Actions to take.
1) According to the passage on prompt gamma imaging in proton therapy, in what year was this imaging first used clinically in Dresden?
2) From the passage on prompt gamma imaging in proton therapy, list every outcome that the planned decision-making tool is expected to bring about.
3) Pick up the passage on prompt gamma imaging in proton therapy after its last sentence and write its next part.

── Selected text

Millimetric control of the penetration depth of protons within a tumor of a patient at which proton beams deposit maximum dose is key to the success of a treatment of cancer by proton therapy. This is achieved by modulation of their energy but highly vulnerable to uncertainties and anatomical changes. Generous safety margins around the target volume are currently used to consider these uncertainties, causing substantial dose deposition to normal tissue. Therefore, an in-vivo verification of the proton range in the patient is highly desirable. A promising approach is prompt γ-ray imaging (PGI). This technique was for the first time clinically implemented in Dresden in 2015 using a so-called slit-camera prototype developed in the EU project ENVISION under the lead of IBA. Today, PGI is routinely applied in Dresden within a clinical study (PRIMA) with the goal to systematically determine its clinical benefit. In-room control CTs acquired in treatment position serve as ground truth information for potentially occurring anatomical changes. For each treatment acquisition, the PGI system delivers data that is rich in conclusions that can prove complex to disentangle and thereby suited to AI-based classification models. For online-adaptive proton therapy, a close-to-real time automated processing and interpretation of the prompt-gamma-based treatment verification data is crucial and one of the main goals of the project.

The goal of the project is to develop a near-real-time automated decision-making tool based on prompt gamma information on clinically relevant treatment deviation and their source. This will ultimately allow a reduction of currently used safety margins, reducing the dose delivered to normal tissues, thus potentially reducing side-effects.

────
── Stored data

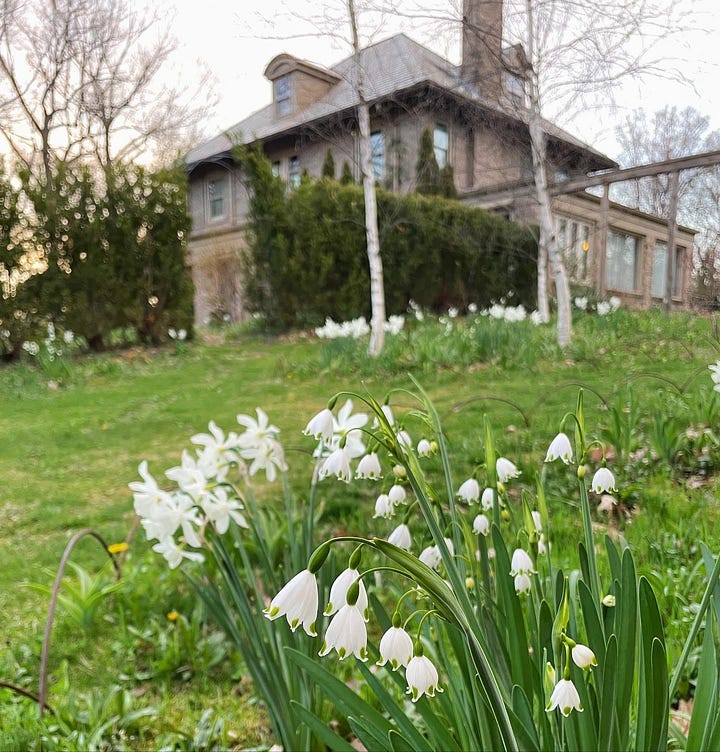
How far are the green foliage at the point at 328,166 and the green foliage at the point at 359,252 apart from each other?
0.34 meters

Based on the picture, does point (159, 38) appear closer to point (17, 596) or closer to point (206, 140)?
point (206, 140)

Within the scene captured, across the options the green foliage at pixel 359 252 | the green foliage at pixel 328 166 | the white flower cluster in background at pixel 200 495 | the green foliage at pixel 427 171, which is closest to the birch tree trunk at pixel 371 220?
the green foliage at pixel 427 171

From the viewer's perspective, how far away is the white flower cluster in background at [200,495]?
94 cm

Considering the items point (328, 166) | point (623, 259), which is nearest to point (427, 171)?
point (328, 166)

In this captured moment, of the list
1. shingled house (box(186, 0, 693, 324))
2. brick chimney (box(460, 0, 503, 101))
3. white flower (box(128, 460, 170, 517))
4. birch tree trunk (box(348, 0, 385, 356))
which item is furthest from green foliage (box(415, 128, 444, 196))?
white flower (box(128, 460, 170, 517))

────

Task results.
1) 2015

2)
- A reduction of the safety margins currently used
- A reduction of the dose delivered to normal tissues
- A potential reduction of side-effects

3)
In the first part of the project the student will participate in the data acquisition and evaluation of PGI within the PRIMA study, aiming at automatize the PGI data processing workflow. This will fundamentally pave the way for its usability as near real-time treatment verification. Next, the real-time capability of the approach will be assessed, by evaluating (1) the processing time of the PGI and related treatment data, (2) the time for the spot-wise range shift determination and (3) the time for the automated AI-based decision making. In addition, the potential margin reduction of PGI treatment verification will be quantified and an automated confirmation of a PGI-triggered treatment intervention due to a clinically relevant deviation will be developed. Finally, the PGI-based range verification will be compared with the alternative range probing approach, developed by UMCG, on phantom level as enabled by RAPTOR synergy, potentially using the end-to-end phantom developed at MedUniVienna.